### Given data
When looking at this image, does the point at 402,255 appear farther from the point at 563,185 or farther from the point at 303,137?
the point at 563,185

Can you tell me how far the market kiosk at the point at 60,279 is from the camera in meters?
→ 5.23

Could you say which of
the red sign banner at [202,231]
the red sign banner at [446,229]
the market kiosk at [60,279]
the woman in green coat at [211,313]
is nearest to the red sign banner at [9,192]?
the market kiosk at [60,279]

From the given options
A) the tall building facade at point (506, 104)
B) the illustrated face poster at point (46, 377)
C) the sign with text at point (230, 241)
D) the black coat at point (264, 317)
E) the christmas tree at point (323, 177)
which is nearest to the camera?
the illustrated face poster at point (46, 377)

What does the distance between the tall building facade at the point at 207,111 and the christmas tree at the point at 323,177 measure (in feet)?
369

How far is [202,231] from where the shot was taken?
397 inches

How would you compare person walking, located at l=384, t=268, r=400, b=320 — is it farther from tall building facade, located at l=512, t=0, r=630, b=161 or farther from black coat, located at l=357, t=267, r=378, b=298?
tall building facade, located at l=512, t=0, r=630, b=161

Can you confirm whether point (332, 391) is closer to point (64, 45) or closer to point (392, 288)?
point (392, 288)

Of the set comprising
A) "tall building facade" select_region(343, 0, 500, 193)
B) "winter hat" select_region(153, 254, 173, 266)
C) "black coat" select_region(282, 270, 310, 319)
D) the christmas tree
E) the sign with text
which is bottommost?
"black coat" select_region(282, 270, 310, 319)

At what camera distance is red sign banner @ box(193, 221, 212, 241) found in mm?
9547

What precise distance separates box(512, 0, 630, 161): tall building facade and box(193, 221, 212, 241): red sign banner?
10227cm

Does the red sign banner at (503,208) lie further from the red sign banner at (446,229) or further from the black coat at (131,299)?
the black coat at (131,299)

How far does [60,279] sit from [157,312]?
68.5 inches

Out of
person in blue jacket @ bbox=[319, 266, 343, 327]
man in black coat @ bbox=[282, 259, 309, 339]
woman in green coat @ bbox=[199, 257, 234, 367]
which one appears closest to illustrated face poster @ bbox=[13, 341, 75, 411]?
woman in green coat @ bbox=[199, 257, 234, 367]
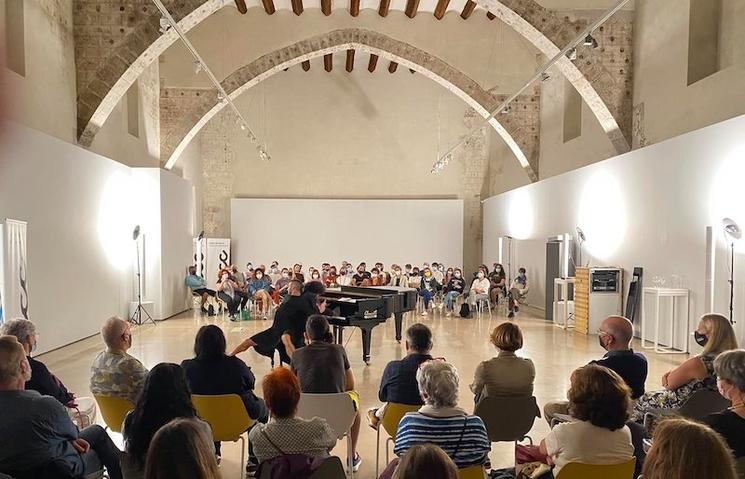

### Brief
Extract every line of the listing above verbatim, omitting the pictures.

### Written answer
When looking at this image, does the point at 402,255 appear farther from the point at 563,185 or farther from the point at 303,137?
the point at 563,185

Can you tell me how far the market kiosk at the point at 60,279 is from the camera in meters?
→ 5.23

Could you say which of
the red sign banner at [202,231]
the red sign banner at [446,229]
the market kiosk at [60,279]
the woman in green coat at [211,313]
is nearest to the red sign banner at [9,192]?
the market kiosk at [60,279]

From the given options
A) the tall building facade at point (506, 104)
B) the illustrated face poster at point (46, 377)
C) the sign with text at point (230, 241)
D) the black coat at point (264, 317)
E) the christmas tree at point (323, 177)
which is nearest to the camera?
the illustrated face poster at point (46, 377)

What does the distance between the tall building facade at the point at 207,111 and the christmas tree at the point at 323,177 measure (in feet)?
369

How far is [202,231] from where the shot was taken?
397 inches

How would you compare person walking, located at l=384, t=268, r=400, b=320 — is it farther from tall building facade, located at l=512, t=0, r=630, b=161 or farther from black coat, located at l=357, t=267, r=378, b=298?
tall building facade, located at l=512, t=0, r=630, b=161

Can you confirm whether point (332, 391) is closer to point (64, 45) or closer to point (392, 288)?
point (392, 288)

Of the set comprising
A) "tall building facade" select_region(343, 0, 500, 193)
B) "winter hat" select_region(153, 254, 173, 266)
C) "black coat" select_region(282, 270, 310, 319)
D) the christmas tree
E) the sign with text
which is bottommost?
"black coat" select_region(282, 270, 310, 319)

At what camera distance is red sign banner @ box(193, 221, 212, 241) found in mm?
9547

What precise distance separates box(512, 0, 630, 161): tall building facade and box(193, 221, 212, 241): red sign banner?
10227cm

Does the red sign banner at (503,208) lie further from the red sign banner at (446,229) or further from the black coat at (131,299)?
the black coat at (131,299)

How far does [60,279] sit from [157,312]?
68.5 inches

Out of
person in blue jacket @ bbox=[319, 266, 343, 327]
man in black coat @ bbox=[282, 259, 309, 339]
woman in green coat @ bbox=[199, 257, 234, 367]
which one appears closest to illustrated face poster @ bbox=[13, 341, 75, 411]?
woman in green coat @ bbox=[199, 257, 234, 367]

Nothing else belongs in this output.